Both ideas are ripe with drama and pointed social comment, and compelling enough to survive the uneven treatment the film gives them. The arrest of the white man (Henry Morgan) sets off a chain reaction of street violence, finally pits the sheriff (well played by Richard Rober) and the undermanned police against an angry rabble of whites, armed and led by Morgan's influential, bigoted uncle (Barry Kelly).

The town's abrupt shift from hysteria to contrition seems too sudden to be convincing, but the rescue itself, carried on through the night under the massed glare of automobile headlights, makes a tense, stirring sequence. And though the movie stretches the scene a bit thin, it builds to the climax with a skillful blending of emotional tugs: the race against time, the frantic worry of parents for a child, the inspiration of unselfish teamwork, the affirmation of human dignity in a whole town's effort for the sake of a single life.

The Red Badge of Courage (M-G-M), scrupulously faithful to the classic Stephen Crane novel, is one of the best war films ever made. The real hero of the movie is an Ohio volunteer regiment, marching into its first Civil War battle in a panoply of wind-whipped flags, rolling drums, aligned muskets and parade-ground smartness.

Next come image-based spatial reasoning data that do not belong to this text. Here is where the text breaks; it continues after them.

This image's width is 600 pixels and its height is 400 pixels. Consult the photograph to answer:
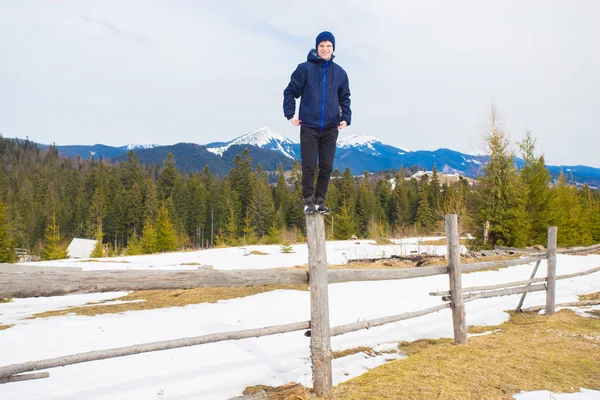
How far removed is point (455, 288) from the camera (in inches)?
210

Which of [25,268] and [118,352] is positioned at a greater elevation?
[25,268]

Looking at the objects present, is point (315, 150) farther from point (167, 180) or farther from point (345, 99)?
point (167, 180)

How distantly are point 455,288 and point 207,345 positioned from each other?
3.82m

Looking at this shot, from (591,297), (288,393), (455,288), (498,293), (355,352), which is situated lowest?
(591,297)

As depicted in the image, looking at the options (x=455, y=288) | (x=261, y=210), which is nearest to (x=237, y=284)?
(x=455, y=288)

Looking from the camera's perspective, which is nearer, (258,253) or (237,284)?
(237,284)

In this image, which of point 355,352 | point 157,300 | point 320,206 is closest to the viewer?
point 320,206

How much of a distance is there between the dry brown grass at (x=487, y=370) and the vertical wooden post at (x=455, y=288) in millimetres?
213

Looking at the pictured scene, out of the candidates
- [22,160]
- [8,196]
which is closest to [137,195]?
[8,196]

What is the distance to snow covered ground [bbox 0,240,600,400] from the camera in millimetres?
3898

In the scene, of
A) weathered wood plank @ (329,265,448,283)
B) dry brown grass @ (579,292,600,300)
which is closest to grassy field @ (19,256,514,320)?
weathered wood plank @ (329,265,448,283)

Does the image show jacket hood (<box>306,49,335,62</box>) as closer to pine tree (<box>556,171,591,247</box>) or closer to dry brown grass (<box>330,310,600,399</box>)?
dry brown grass (<box>330,310,600,399</box>)

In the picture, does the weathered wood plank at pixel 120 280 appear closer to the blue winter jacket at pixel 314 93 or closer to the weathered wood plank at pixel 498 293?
the blue winter jacket at pixel 314 93

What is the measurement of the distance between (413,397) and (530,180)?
20.1m
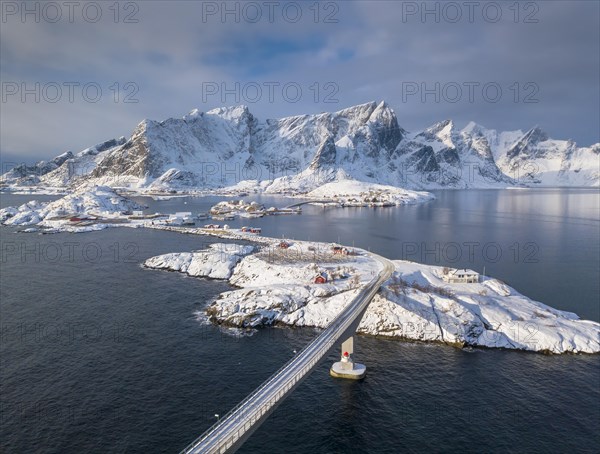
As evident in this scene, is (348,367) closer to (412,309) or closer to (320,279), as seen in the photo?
(412,309)

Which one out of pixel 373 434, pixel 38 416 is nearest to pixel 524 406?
pixel 373 434

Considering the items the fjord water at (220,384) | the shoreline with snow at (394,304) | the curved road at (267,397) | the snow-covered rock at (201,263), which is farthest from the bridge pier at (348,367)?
the snow-covered rock at (201,263)

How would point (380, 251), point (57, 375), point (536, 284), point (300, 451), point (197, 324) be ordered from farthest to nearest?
point (380, 251) < point (536, 284) < point (197, 324) < point (57, 375) < point (300, 451)

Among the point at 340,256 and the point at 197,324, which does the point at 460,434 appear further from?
the point at 340,256

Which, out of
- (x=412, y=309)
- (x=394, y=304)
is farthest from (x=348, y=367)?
(x=412, y=309)

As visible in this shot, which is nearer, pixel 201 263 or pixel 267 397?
pixel 267 397

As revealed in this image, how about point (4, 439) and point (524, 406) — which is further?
point (524, 406)

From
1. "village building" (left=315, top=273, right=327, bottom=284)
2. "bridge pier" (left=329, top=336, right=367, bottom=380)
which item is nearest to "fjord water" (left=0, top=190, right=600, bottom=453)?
"bridge pier" (left=329, top=336, right=367, bottom=380)
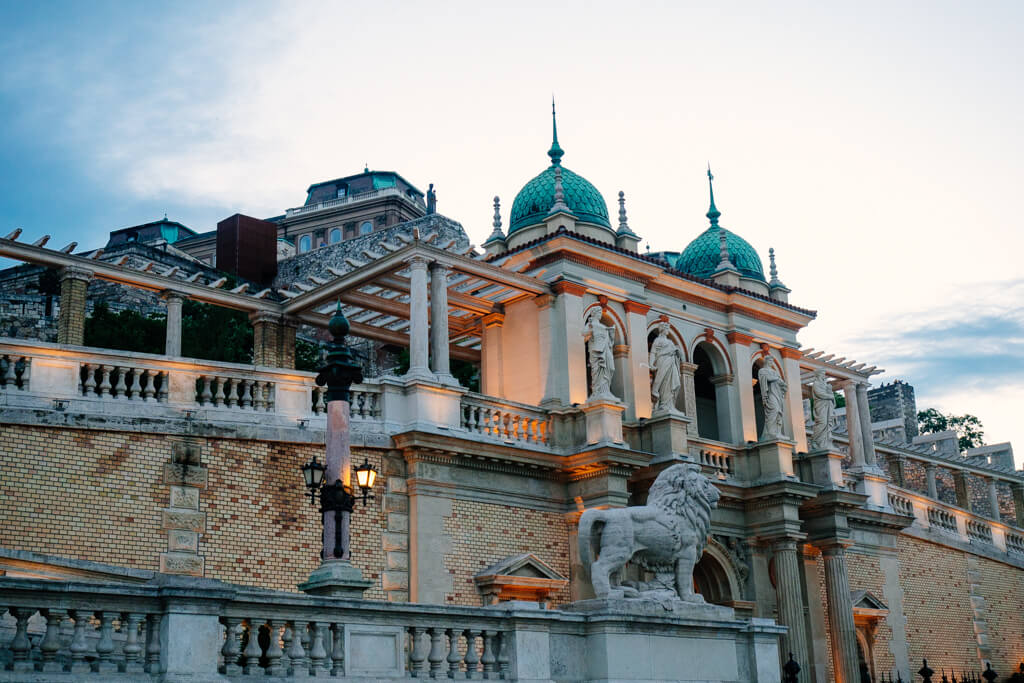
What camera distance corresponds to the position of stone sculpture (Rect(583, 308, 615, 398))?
2494 cm

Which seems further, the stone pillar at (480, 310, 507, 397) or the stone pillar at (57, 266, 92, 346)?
the stone pillar at (480, 310, 507, 397)

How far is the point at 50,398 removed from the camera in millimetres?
18172

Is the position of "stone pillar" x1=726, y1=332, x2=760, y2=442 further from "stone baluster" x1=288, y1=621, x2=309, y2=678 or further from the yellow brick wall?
"stone baluster" x1=288, y1=621, x2=309, y2=678

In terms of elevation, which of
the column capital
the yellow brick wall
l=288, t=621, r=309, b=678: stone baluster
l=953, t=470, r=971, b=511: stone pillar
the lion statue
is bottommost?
l=288, t=621, r=309, b=678: stone baluster

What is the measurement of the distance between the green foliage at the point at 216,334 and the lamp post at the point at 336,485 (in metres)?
28.3

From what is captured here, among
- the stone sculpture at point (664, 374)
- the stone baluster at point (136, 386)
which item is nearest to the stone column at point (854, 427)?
the stone sculpture at point (664, 374)

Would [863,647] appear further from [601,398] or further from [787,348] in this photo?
[601,398]

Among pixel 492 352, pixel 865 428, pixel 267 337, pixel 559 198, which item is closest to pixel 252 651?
pixel 267 337

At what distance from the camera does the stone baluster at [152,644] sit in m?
10.2

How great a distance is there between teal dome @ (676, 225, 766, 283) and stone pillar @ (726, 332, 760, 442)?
2455 millimetres

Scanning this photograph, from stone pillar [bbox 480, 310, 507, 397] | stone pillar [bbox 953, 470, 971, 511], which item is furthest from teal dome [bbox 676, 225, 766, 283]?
stone pillar [bbox 953, 470, 971, 511]

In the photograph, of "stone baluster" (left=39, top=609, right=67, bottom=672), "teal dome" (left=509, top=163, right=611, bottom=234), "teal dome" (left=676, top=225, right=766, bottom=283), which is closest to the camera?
"stone baluster" (left=39, top=609, right=67, bottom=672)

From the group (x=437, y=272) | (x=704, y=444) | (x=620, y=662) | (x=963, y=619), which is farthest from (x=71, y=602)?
(x=963, y=619)

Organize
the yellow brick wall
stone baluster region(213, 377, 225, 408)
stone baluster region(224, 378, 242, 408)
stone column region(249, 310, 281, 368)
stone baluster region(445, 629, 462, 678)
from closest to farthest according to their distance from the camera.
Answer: stone baluster region(445, 629, 462, 678) < stone baluster region(213, 377, 225, 408) < stone baluster region(224, 378, 242, 408) < the yellow brick wall < stone column region(249, 310, 281, 368)
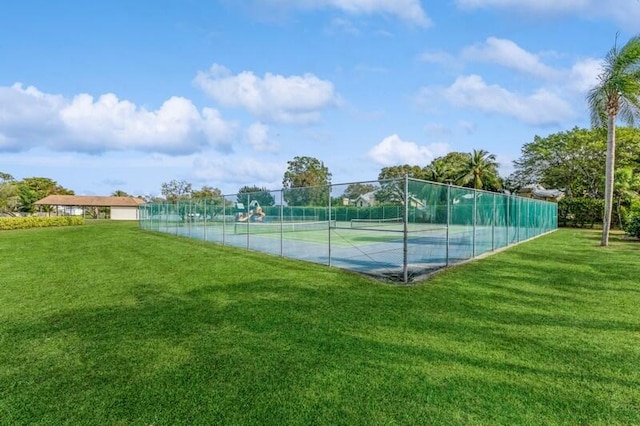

The film's great effectiveness lies in the contrast between this brave display and the frightened, dry-mouthed men who give it life.

Avoiding the customary Hollywood clichés of battle, Writer-Director John Huston tells his story as it appears to Audie Murphy (who won the Medal of Honor as a World War II infantryman). Cast as a farm boy who wants desperately to give a good account of himself, he is terrified that he won't. Uneasily silent while his comrades are boisterously telling each other what they'll do to the Johnny Rebs, Murphy's staring eyes and constant swallowing are eloquent of the raw recruit's eternal question: Why is this happening to me? A sharp contrast is drawn between Murphy's pleased astonishment at standing firm against the first Confederate attack and his unreasoning panic when the enemy re-forms and comes on again. This time, Murphy and many of his regiment run for the woods.

Both the camera and the spoken commentary (taken word for word from Crane's novel) are filled with human understanding as they follow Murphy's wanderings through the rear areas. He stumbles along with the walking wounded, stands helplessly by as a good friend dies, gets caught in the floodtide of another retreat and is clubbed by a fleeing soldier when he tries to find out what's going on. Rejoining his regiment, Murphy fights as well on the second day as he did poorly on the first. But he is brilliantly shown to be the same man: equally confused and irrational, whether as a hero or as a coward.